**** ENTRIES SUPPLIED ****
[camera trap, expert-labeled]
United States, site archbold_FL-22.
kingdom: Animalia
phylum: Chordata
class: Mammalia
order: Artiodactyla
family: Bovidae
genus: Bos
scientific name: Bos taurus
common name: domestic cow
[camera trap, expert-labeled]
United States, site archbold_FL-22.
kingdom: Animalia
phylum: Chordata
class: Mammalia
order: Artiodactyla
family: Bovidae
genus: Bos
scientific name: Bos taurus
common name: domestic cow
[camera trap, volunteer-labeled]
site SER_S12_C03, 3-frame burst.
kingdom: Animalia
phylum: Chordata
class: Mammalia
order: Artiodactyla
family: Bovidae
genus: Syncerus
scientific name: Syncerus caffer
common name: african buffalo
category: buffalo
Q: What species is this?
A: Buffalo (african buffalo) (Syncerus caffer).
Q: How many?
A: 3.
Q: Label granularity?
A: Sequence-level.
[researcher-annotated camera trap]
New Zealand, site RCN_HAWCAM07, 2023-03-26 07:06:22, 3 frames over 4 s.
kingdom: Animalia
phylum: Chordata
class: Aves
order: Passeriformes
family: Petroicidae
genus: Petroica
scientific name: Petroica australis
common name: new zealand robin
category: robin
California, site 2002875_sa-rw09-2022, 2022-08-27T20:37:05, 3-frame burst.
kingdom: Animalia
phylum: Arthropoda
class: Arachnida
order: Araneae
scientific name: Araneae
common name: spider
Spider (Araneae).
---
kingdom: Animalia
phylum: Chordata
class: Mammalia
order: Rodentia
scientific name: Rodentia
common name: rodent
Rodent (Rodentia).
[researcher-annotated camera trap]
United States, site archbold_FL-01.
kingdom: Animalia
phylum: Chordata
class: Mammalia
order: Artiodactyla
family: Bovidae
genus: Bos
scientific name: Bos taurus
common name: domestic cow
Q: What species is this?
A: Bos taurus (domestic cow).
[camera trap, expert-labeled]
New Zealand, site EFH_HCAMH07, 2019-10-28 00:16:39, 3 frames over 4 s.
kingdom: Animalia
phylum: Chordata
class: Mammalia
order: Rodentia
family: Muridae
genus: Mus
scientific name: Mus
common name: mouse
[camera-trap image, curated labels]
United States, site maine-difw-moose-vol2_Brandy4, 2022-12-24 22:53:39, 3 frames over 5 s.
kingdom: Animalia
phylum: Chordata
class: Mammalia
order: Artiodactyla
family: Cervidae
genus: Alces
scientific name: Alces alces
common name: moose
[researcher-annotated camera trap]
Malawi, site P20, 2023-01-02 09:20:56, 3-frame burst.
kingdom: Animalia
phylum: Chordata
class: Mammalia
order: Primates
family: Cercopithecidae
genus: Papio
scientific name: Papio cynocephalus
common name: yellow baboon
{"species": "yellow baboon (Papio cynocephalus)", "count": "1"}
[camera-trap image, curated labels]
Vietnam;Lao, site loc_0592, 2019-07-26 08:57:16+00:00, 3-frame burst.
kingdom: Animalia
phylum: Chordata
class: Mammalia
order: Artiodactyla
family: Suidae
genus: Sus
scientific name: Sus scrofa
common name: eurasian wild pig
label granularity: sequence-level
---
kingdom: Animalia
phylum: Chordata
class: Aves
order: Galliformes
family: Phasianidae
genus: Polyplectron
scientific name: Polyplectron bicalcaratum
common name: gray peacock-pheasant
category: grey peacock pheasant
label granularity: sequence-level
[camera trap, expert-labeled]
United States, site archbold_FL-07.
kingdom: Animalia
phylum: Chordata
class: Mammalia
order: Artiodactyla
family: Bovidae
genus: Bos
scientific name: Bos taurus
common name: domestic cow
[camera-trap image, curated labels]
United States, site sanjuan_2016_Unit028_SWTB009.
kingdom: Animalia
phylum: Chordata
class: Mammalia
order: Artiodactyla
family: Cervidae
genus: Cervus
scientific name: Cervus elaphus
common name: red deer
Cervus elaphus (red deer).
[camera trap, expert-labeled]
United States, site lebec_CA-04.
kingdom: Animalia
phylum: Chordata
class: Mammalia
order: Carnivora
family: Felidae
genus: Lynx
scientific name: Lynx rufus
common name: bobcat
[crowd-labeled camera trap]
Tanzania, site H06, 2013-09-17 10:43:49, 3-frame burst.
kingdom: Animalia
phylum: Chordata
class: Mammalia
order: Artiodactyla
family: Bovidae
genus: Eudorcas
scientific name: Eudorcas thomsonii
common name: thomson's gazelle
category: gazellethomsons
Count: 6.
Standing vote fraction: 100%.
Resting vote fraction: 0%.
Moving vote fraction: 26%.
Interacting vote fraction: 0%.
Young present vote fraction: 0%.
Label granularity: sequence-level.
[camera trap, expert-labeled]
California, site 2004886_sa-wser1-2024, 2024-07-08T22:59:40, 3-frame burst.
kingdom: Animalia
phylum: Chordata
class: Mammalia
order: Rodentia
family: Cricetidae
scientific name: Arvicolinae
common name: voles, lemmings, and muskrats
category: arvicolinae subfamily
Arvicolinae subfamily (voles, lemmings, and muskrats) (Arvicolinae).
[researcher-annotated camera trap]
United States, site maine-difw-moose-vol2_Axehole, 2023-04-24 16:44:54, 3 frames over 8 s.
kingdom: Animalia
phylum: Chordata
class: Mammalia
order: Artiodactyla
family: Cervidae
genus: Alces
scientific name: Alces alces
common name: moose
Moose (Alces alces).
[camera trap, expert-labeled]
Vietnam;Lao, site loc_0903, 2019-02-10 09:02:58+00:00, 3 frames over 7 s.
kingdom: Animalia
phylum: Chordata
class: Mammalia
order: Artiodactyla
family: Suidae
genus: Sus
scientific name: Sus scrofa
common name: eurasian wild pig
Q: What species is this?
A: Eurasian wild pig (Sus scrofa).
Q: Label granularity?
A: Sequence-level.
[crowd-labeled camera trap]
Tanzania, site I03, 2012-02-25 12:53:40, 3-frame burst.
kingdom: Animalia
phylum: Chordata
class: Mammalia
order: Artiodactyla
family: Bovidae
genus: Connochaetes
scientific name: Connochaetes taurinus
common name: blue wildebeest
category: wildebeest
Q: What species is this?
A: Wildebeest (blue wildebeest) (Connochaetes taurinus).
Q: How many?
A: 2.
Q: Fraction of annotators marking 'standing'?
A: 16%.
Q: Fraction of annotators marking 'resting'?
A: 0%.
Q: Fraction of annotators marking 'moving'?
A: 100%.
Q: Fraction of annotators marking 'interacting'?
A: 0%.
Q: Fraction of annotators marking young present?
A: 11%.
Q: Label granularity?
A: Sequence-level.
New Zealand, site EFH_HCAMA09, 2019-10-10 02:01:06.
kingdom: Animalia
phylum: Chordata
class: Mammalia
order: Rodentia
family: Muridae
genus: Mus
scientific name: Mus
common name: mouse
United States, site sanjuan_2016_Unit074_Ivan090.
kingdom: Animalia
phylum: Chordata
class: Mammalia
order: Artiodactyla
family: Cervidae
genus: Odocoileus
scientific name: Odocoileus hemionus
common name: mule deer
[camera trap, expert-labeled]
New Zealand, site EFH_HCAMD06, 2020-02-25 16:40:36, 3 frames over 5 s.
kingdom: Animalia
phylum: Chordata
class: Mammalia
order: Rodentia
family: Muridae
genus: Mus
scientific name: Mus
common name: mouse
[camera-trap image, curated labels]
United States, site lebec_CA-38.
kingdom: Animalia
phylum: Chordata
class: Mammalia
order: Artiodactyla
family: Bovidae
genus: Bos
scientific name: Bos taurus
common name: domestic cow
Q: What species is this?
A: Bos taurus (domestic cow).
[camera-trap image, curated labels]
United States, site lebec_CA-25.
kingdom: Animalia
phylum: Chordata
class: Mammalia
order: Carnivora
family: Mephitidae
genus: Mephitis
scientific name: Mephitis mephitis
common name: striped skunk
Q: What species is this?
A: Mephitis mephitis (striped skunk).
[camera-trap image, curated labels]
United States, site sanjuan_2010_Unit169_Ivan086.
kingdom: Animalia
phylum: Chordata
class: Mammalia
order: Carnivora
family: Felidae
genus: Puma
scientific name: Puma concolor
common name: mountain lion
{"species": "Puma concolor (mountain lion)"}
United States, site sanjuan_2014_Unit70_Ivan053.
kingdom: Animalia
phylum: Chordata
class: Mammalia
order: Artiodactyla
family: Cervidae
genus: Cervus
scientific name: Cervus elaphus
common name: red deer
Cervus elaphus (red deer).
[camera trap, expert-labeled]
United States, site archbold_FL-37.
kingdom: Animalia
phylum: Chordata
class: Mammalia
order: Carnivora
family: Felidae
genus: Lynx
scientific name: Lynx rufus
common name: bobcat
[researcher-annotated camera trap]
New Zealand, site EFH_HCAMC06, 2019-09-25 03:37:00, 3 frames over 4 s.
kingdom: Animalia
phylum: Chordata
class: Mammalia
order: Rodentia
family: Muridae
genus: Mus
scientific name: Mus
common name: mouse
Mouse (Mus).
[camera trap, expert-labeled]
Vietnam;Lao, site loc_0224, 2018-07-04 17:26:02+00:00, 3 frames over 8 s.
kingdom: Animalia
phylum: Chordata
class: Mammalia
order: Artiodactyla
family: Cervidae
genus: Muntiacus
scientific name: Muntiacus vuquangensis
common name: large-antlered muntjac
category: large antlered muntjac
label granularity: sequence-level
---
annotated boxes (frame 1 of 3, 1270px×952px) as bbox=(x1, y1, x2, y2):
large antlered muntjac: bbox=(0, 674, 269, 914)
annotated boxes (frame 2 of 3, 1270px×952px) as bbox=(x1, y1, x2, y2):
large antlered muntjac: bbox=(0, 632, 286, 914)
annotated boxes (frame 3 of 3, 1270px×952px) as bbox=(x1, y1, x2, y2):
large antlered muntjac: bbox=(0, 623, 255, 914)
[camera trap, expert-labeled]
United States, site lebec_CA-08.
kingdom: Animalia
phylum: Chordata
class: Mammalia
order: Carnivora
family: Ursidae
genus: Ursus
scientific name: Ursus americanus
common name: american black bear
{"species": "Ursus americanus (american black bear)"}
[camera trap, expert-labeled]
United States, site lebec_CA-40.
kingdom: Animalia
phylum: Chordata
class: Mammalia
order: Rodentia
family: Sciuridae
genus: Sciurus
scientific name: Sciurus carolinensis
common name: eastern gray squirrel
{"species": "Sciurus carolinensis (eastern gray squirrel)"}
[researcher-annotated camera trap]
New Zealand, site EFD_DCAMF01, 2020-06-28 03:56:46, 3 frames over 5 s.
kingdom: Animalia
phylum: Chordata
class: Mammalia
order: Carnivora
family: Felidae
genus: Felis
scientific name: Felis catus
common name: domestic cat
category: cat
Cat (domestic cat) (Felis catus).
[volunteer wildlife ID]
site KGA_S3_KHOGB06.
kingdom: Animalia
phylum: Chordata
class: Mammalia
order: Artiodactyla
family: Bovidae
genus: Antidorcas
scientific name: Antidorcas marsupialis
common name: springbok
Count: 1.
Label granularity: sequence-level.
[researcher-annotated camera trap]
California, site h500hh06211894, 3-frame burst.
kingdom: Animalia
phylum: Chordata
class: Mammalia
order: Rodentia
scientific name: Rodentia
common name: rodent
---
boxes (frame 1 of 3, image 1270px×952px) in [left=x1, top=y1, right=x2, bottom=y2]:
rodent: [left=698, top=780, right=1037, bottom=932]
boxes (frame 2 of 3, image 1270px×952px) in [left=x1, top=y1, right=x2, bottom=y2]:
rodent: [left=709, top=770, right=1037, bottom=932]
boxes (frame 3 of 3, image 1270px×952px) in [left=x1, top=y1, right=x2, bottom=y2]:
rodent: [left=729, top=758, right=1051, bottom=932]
****
Among the records above, find the lines where the word "Papio" appears and copy them.

genus: Papio
scientific name: Papio cynocephalus
{"species": "yellow baboon (Papio cynocephalus)", "count": "1"}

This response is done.